公式データ11年・約62.5万レースの実証(2026年6月10日 改訂第2版)
本ページの旧版に掲載していた「確信度上位1%で回収率115.7%(95%CI 104.6〜127.4)」という検証結果は、検証プログラムの特徴量構築に、レース後にしか分からない情報が混入する欠陥(リーク)があったことが自社の再監査で判明したため、撤回します。欠陥を直した再検証では、控除率を安定して超える買い方は確認できていません。詳細は下の「撤回の経緯と証拠」をご覧ください。
| データ | 公式LZH(番組+結果)2015年1月〜2026年6月/4,177日・約62.5万レース |
| 設計 | leak-free walk-forward。各レースの予測はそれ以前のデータのみで実施(後付けにしない) |
| 学習/検証 | 学習:2015-2023/検証(期外):2024-2026・13.5万レース |
| 回収率の評価 | 実際の確定払戻で計算。ブートストラップ法で95%信頼区間(CI)を算出 |
| 自己監査 | 符号化を変えた再構築・seed攪乱・条件付け分析により、結果の頑健性を継続的に再検証(2026-06-10に欠陥を1件検出→本ページを訂正) |
「当てること」自体に金銭価値はない、というのが62万レースの答えです。市場(オッズ)は効率的です。
| 戦略 | 回収率 | 判定 |
|---|---|---|
| 本命買い(1号艇中心の3連単)月別 | 76〜83% | 全12か月 100%未満 |
| 会場×券種(24場×5券種)最良 | 最大97.8% (複勝・江戸川) | 全会場・全券種 100%未満 |
| オッズ帯別(人気薄ほど低い) | 大穴 約60% | どの帯も 100%未満 |
=どれだけ本命を買っても、どの会場・券種・オッズ帯でも、控除率の壁(約25%)は越えられませんでした。
何を主張していたか。AIモデルの確信度上位1%(極端な本命レース・1日1〜2レース)に限り、3連単2〜3点で回収率約115%・95%CIが100%超 — という期外バックテスト結果を「小さな+EVの兆候」として公開していました。

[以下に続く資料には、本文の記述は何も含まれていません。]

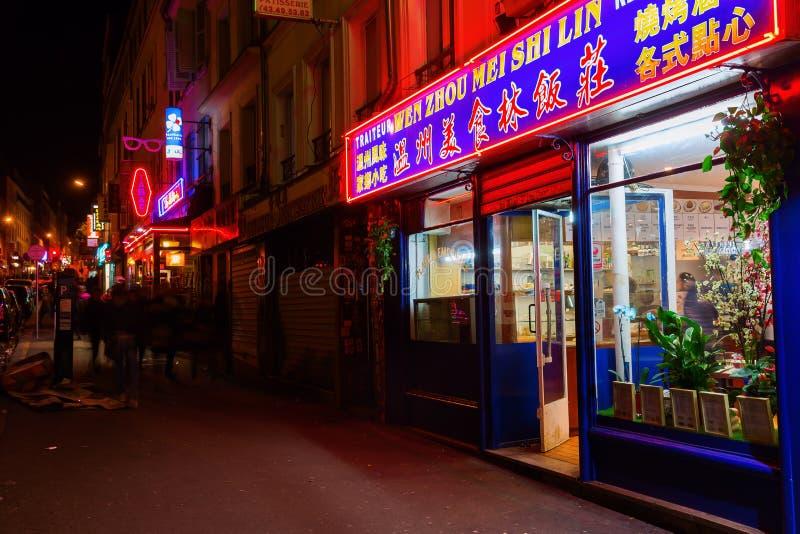 Uliczna scena w Belleville, Paryż, przy nocą zdjęcie stock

何が欠陥だったか。検証プログラムは、フライング・失格等で着順欄が数字でない艇の展示タイムを「欠損→平均値で補完」していました。これは「その艇がレースで事故を起こす」というレース後の情報を、レース前の特徴量に混入させる操作です。モデルはこのパターンを学習し、「誰かが事故を起こすレースの本命」を事前に識別できてしまっていました(フライング艇絡みの舟券は返還されるため、このようなレースの本命側は実質的に有利になります)。実際のレース前には誰がフライングするかは知り得ません。
| 監査項目 | 結果 |
|---|---|
| 選別上位1%に占める事故(F・失格等)レースの割合 | 33.4%(全レース平均は5.67%=約6倍の濃縮) |
| 事故レースを除外した上位1%の回収率 | 115.5% → 90.9% |
| 欠陥を直した符号化(実際のレース前に再現可能な情報のみ)での再検証 | 上位1%回収率: 2024-25年 81〜84%/2026年 94〜101%(学習条件3通りで検証。95%CIはいずれも100%を跨ぐか下回り、控除率を安定して超える証拠なし) |
| 乱数seedの攪乱(欠陥の有無と切り分けるため) | seed起因の変動は小さい(±2pt程度)=欠陥そのものが原因 |
訂正後の結論。現時点で、当サイトの検証において控除率を安定して超える買い方は確認できていません。「負ける現実」が、再び唯一の確定事実です。なお favorite-longshot bias(本命の過小評価)という市場の歪み自体は学術的に知られた現象であり、今後は締切前の実オッズの蓄積(2026年6月開始)を用いた、より厳密な期待値検証を継続します。結果は良くても悪くてもここに公開します。
「必ず当たる」と謳う予想は、競艇では原理的に成立しません(市場が効率的だからです)。当サイトは、その嘘を採りません。そして、自分に都合の悪い発見を隠した瞬間に「検証」は宣伝に変わります。検証可能な数字と方法を、誤りと訂正の履歴まで含めて公開すること——それが私たちの唯一の約束です。